What he lacked was a way to graft those characteristics onto the American economy without retarding it. Hence the duck hunt.
Aldrich invited men he knew and trusted, or at least men of influence who he felt could work together. They included Abram Piatt Andrew, assistant secretary of the Treasury; Henry P. Davison, a business partner of Morgan’s; Charles D. Norton, president of the First National Bank of New York; Benjamin Strong, another Morgan friend and the head of Bankers Trust; Frank A. Vanderlip, president of the National City Bank; and Paul M. Warburg, a partner in Kuhn, Loeb & Co. and a German citizen.
The men made their way to the island by private railway car and ferry.
In Vanderlip, Aldrich had found the tactician to design a functional American central bank. Vanderlip was born a farm boy in Aurora, Illinois, put himself through college, and worked his way up the Chicago financial ladder. He became personal assistant to Treasury Secretary Lyman Gage, and in 1898 made his mark managing loans to the government to finance the Spanish-American War.
As Bertie Charles Forbes related in his 1916 book, “Men Who Are Making America”:
Vanderlip knew more about government bonds than any other man living. He knew other banks would like to be relieved of all the red tape incidental to buying and putting up bonds to cover circulation, depositing reserves to cover note issues &c. He began to dictate a circular letter to be sent broadcast to the country’s 4,000 national banks.
That was exactly the kind of perspicacity Aldrich was seeking. The collaborators spent 10 days on Jekyll Island.
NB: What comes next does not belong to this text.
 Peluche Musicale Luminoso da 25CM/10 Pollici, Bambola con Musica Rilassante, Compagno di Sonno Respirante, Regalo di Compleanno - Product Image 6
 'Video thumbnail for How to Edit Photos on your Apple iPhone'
What emerged was an idea for something called the National Reserve Association, which would act as a central bank, issuing currency and holding member banks’ reserves. While it would handle government debt, it would be a private institution. The U.S. Treasury would have a seat on the board, but would exercise no further oversight.
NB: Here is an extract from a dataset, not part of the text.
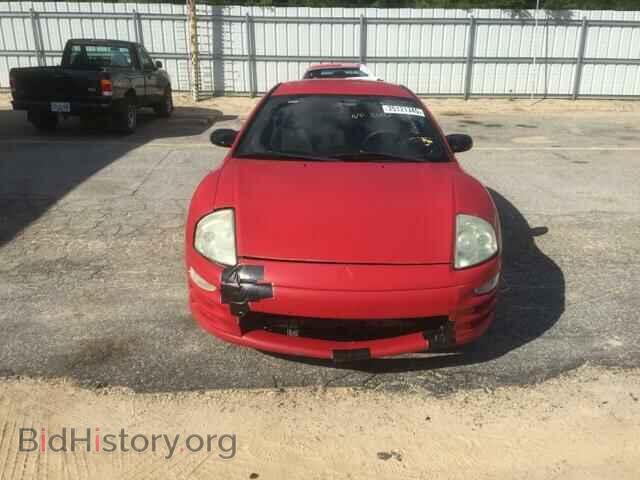 2001 MITSUBISHI ECLIPSE - VIN: 4A3AC34G41E040815 - Photo 10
The reserve association was brought to Congress as the “Aldrich plan,” and it got nowhere. There was opposition in both parties, from populist William Jennings Bryan, a Nebraska Democrat, to progressive Robert La Follette, a Wisconsin Republican.
Woodrow Wilson ran for president opposed to the bankers’ club but committed to financial reform. There followed a blizzard of proposals from every part of the political spectrum. Eventually, Carter Glass, a Virginia Democrat and the chairman of the House banking committee, drafted what would become the Federal Reserve Act with the help of Robert Latham Owen, an Oklahoma Democrat. The act became law at the end of 1913.
Although the Glass-Owen bill was a compromise, the core of the Aldrich plan remained. There were many minor detail changes from the Jekyll Island accords, but the major one was a more prominent role given to the Treasury. (To this day the debate continues as to whether the Fed is truly independent, or should be.) Benjamin Strong, one of the Jekyll Island cohorts, became the first president of the New York Federal Reserve in 1914.
Today, a central bank is the global standard. All 187 members of the International Monetary Fund have them. In November 2010, Fed Chairman Ben S. Bernanke held a press conference on Jekyll Island to celebrate the centennial of the meeting. Aldrich and his colleagues would have been proud of their accomplishment — but mortified by the publicity.
(Gregory DL Morris is a member of the editorial board of the Museum of American Finance, a Smithsonian affiliate, and a contributor to the Echoes blog. The opinions expressed are his own.)